→ **Given problem**: Rewrite the records below, swapping every instance of "window pane" for "glass pane" and leaving everything else unchanged.
┌────────
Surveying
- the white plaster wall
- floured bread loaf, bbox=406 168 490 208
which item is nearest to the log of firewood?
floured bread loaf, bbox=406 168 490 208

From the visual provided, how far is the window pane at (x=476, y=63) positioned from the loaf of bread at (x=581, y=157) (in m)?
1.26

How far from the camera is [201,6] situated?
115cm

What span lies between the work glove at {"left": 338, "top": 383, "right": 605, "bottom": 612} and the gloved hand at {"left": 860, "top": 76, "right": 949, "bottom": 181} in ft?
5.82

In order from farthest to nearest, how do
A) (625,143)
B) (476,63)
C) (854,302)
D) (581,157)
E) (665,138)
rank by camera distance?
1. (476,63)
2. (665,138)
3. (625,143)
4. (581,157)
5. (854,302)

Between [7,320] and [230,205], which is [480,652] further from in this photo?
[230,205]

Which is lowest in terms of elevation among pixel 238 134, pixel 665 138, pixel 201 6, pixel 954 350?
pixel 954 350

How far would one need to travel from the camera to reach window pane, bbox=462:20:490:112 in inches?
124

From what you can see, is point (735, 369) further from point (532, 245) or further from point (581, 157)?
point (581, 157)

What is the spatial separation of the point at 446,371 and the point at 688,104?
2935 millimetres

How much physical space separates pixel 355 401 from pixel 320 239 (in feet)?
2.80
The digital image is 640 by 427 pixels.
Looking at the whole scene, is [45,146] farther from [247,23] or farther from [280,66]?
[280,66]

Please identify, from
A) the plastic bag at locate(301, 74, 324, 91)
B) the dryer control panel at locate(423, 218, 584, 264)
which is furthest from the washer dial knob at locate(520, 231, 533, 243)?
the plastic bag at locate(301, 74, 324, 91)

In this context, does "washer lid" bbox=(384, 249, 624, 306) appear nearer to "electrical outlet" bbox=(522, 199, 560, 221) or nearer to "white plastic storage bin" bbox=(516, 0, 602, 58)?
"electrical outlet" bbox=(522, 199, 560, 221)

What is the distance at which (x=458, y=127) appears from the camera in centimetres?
└────────
→ **Full answer**:
Surveying
- the white plaster wall
- floured bread loaf, bbox=406 168 490 208
which item is nearest to the log of firewood?
floured bread loaf, bbox=406 168 490 208

From the visual provided, how far is the glass pane at (x=476, y=63) positioned from the loaf of bread at (x=581, y=157) (in m)?
1.26

How far from the camera is [201,6] situated?
115cm

What span lies between the work glove at {"left": 338, "top": 383, "right": 605, "bottom": 612} and the gloved hand at {"left": 860, "top": 76, "right": 949, "bottom": 181} in ft?
5.82

In order from farthest to nearest, how do
A) (625,143)
B) (476,63)
C) (854,302)
D) (581,157)
E) (665,138)
rank by camera distance?
1. (476,63)
2. (665,138)
3. (625,143)
4. (581,157)
5. (854,302)

Between [7,320] and [230,205], which is [480,652] further from in this photo?
[230,205]

Which is lowest in terms of elevation among pixel 238 134, pixel 665 138, pixel 201 6, pixel 954 350?
pixel 954 350

How far would one need to travel from the camera to reach glass pane, bbox=462:20:490:112 in inches?
124

From what you can see, is point (735, 369) further from point (532, 245) or further from point (581, 157)?
point (581, 157)

What is the spatial separation of the point at 446,371 and the point at 688,104?
2935 millimetres

How much physical space separates pixel 355 401 from pixel 320 239 (in feet)?
2.80
The digital image is 640 by 427 pixels.
Looking at the whole scene, is [45,146] farther from [247,23] or farther from [280,66]?
[280,66]

Please identify, from
A) the plastic bag at locate(301, 74, 324, 91)
B) the dryer control panel at locate(423, 218, 584, 264)
which is furthest from the washer dial knob at locate(520, 231, 533, 243)?
the plastic bag at locate(301, 74, 324, 91)

In this context, does "washer lid" bbox=(384, 249, 624, 306) appear nearer to "electrical outlet" bbox=(522, 199, 560, 221) or nearer to "white plastic storage bin" bbox=(516, 0, 602, 58)?
"electrical outlet" bbox=(522, 199, 560, 221)

What is the distance at which (x=458, y=127) appears from the camera in centimetres?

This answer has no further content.